**Task item:** Make your reply a word-for-word repeat of the records.

**Information supplied:**
--

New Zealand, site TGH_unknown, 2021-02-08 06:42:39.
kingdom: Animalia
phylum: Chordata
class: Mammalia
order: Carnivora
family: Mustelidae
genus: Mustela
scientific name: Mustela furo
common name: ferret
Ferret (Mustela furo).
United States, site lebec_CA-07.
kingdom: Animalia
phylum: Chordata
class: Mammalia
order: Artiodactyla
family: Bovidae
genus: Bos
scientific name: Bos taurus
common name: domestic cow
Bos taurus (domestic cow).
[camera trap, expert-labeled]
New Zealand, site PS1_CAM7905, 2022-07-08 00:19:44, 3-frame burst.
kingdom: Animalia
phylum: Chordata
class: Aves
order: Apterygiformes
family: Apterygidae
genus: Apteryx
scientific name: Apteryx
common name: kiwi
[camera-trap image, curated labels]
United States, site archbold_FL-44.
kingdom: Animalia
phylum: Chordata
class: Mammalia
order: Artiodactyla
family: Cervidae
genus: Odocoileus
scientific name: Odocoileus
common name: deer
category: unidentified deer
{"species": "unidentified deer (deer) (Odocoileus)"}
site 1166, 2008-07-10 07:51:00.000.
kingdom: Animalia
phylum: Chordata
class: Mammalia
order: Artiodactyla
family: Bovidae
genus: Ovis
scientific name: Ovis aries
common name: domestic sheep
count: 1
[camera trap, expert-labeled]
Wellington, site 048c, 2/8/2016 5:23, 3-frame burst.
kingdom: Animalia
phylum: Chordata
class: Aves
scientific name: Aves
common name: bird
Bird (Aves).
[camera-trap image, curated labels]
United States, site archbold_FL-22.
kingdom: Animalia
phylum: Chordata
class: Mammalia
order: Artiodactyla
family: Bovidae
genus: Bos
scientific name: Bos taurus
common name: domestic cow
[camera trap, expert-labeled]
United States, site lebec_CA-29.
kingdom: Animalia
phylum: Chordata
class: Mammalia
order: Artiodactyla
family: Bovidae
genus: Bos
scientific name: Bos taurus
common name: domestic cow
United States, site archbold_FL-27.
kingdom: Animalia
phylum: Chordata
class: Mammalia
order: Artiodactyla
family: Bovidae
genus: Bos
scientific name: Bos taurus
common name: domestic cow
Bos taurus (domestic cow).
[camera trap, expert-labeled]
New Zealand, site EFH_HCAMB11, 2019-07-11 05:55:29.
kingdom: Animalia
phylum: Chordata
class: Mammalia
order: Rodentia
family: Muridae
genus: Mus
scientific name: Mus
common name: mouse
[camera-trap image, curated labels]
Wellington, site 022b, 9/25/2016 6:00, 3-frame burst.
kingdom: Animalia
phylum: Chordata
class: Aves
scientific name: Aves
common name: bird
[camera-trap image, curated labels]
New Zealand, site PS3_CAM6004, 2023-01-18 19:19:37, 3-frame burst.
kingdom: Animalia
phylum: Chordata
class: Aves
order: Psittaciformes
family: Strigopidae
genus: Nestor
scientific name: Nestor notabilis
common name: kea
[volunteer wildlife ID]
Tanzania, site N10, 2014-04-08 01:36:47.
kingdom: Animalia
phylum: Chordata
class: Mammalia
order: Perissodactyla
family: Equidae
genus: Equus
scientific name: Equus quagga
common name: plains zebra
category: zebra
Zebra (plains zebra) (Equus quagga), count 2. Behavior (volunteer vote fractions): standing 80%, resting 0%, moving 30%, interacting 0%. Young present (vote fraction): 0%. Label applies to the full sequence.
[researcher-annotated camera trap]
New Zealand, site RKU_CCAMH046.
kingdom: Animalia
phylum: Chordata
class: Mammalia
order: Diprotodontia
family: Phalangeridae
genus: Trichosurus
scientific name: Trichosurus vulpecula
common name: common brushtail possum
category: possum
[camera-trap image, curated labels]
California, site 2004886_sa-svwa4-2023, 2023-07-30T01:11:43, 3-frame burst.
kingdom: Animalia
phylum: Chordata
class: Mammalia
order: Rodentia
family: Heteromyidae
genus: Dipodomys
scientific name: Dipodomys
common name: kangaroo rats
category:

--

**Solution for this task:**
New Zealand, site TGH_unknown, 2021-02-08 06:42:39.
kingdom: Animalia
phylum: Chordata
class: Mammalia
order: Carnivora
family: Mustelidae
genus: Mustela
scientific name: Mustela furo
common name: ferret
Ferret (Mustela furo).
United States, site lebec_CA-07.
kingdom: Animalia
phylum: Chordata
class: Mammalia
order: Artiodactyla
family: Bovidae
genus: Bos
scientific name: Bos taurus
common name: domestic cow
Bos taurus (domestic cow).
[camera trap, expert-labeled]
New Zealand, site PS1_CAM7905, 2022-07-08 00:19:44, 3-frame burst.
kingdom: Animalia
phylum: Chordata
class: Aves
order: Apterygiformes
family: Apterygidae
genus: Apteryx
scientific name: Apteryx
common name: kiwi
[camera-trap image, curated labels]
United States, site archbold_FL-44.
kingdom: Animalia
phylum: Chordata
class: Mammalia
order: Artiodactyla
family: Cervidae
genus: Odocoileus
scientific name: Odocoileus
common name: deer
category: unidentified deer
{"species": "unidentified deer (deer) (Odocoileus)"}
site 1166, 2008-07-10 07:51:00.000.
kingdom: Animalia
phylum: Chordata
class: Mammalia
order: Artiodactyla
family: Bovidae
genus: Ovis
scientific name: Ovis aries
common name: domestic sheep
count: 1
[camera trap, expert-labeled]
Wellington, site 048c, 2/8/2016 5:23, 3-frame burst.
kingdom: Animalia
phylum: Chordata
class: Aves
scientific name: Aves
common name: bird
Bird (Aves).
[camera-trap image, curated labels]
United States, site archbold_FL-22.
kingdom: Animalia
phylum: Chordata
class: Mammalia
order: Artiodactyla
family: Bovidae
genus: Bos
scientific name: Bos taurus
common name: domestic cow
[camera trap, expert-labeled]
United States, site lebec_CA-29.
kingdom: Animalia
phylum: Chordata
class: Mammalia
order: Artiodactyla
family: Bovidae
genus: Bos
scientific name: Bos taurus
common name: domestic cow
United States, site archbold_FL-27.
kingdom: Animalia
phylum: Chordata
class: Mammalia
order: Artiodactyla
family: Bovidae
genus: Bos
scientific name: Bos taurus
common name: domestic cow
Bos taurus (domestic cow).
[camera trap, expert-labeled]
New Zealand, site EFH_HCAMB11, 2019-07-11 05:55:29.
kingdom: Animalia
phylum: Chordata
class: Mammalia
order: Rodentia
family: Muridae
genus: Mus
scientific name: Mus
common name: mouse
[camera-trap image, curated labels]
Wellington, site 022b, 9/25/2016 6:00, 3-frame burst.
kingdom: Animalia
phylum: Chordata
class: Aves
scientific name: Aves
common name: bird
[camera-trap image, curated labels]
New Zealand, site PS3_CAM6004, 2023-01-18 19:19:37, 3-frame burst.
kingdom: Animalia
phylum: Chordata
class: Aves
order: Psittaciformes
family: Strigopidae
genus: Nestor
scientific name: Nestor notabilis
common name: kea
[volunteer wildlife ID]
Tanzania, site N10, 2014-04-08 01:36:47.
kingdom: Animalia
phylum: Chordata
class: Mammalia
order: Perissodactyla
family: Equidae
genus: Equus
scientific name: Equus quagga
common name: plains zebra
category: zebra
Zebra (plains zebra) (Equus quagga), count 2. Behavior (volunteer vote fractions): standing 80%, resting 0%, moving 30%, interacting 0%. Young present (vote fraction): 0%. Label applies to the full sequence.
[researcher-annotated camera trap]
New Zealand, site RKU_CCAMH046.
kingdom: Animalia
phylum: Chordata
class: Mammalia
order: Diprotodontia
family: Phalangeridae
genus: Trichosurus
scientific name: Trichosurus vulpecula
common name: common brushtail possum
category: possum
[camera-trap image, curated labels]
California, site 2004886_sa-svwa4-2023, 2023-07-30T01:11:43, 3-frame burst.
kingdom: Animalia
phylum: Chordata
class: Mammalia
order: Rodentia
family: Heteromyidae
genus: Dipodomys
scientific name: Dipodomys
common name: kangaroo rats
category:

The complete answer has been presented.